Extracted information
--- --- ---

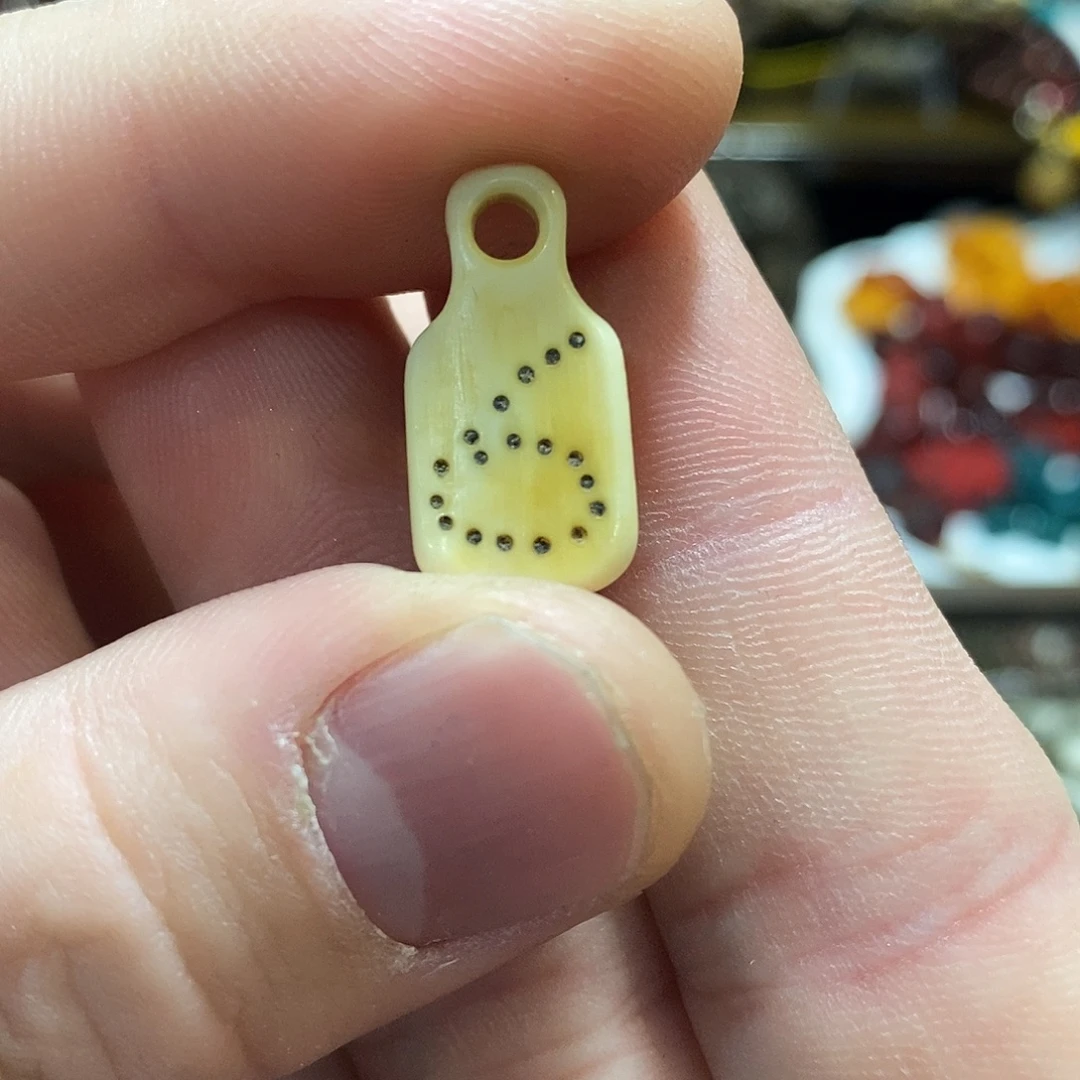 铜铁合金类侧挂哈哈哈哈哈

--- --- ---

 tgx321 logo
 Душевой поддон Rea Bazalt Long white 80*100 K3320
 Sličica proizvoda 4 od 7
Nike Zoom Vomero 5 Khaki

--- --- ---

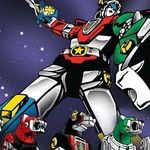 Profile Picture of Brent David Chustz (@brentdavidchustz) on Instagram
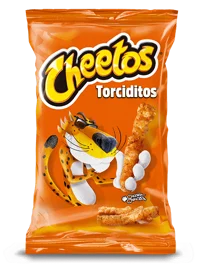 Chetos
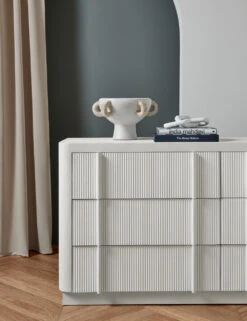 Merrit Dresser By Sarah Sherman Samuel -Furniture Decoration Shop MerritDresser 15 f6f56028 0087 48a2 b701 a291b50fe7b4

--- --- ---

Exercise
Print nothing but the lines above starting with the line that contains "Profile Picture of" and going on through the line that contains "Merrit Dresser By". Leave out the pictures.

Response
 Profile Picture of Brent David Chustz (@brentdavidchustz) on Instagram
 Chetos
 Merrit Dresser By Sarah Sherman Samuel -Furniture Decoration Shop MerritDresser 15 f6f56028 0087 48a2 b701 a291b50fe7b4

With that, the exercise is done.